De retour avec Santiago, Italia, il s’intéresse cette fois à mettre en lumière le rôle salvateur de l’ambassade italienne au moment du coup d’état de Pinochet, au Chili en 1973. Comme à son habitude, le réalisateur ne se contente pas de rester derrière la caméra et on le retrouve dans les premières images de son documentaire, surplombant la capitale chilienne. Pourquoi se montrer ? Sûrement pour faire comprendre aux spectateurs qu’il nous livre ici sa version d’un fait historique un peu trop oublié. 

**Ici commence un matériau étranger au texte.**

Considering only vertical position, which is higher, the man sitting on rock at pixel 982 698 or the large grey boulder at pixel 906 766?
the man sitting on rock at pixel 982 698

À l’époque, Nanni Moretti avait 20 ans et il fréquentait les manifestations de solidarité au peuple chilien. Cet épisode a marqué sa vie, et c’est pourquoi il a décidé d’en raconter la face cachée. Tout commence avec l’élection démocratique du président Salvador Allende le 4 septembre 1970. Le cinéaste a interrogé, durant quarante heures, artistes, ouvriers, entrepreneurs… Il a justement choisi de ne pas donner la parole à des historiens ou des experts, mais à des personnes ayant vécu cette histoire et c’est probablement ce qui rend le documentaire aussi humain et touchant. Lors de leurs témoignages, ces hommes et ces femmes sont pris par leurs émotions aux souvenirs sombres de cette période, au point parfois de ne pas réussir à terminer leur récit.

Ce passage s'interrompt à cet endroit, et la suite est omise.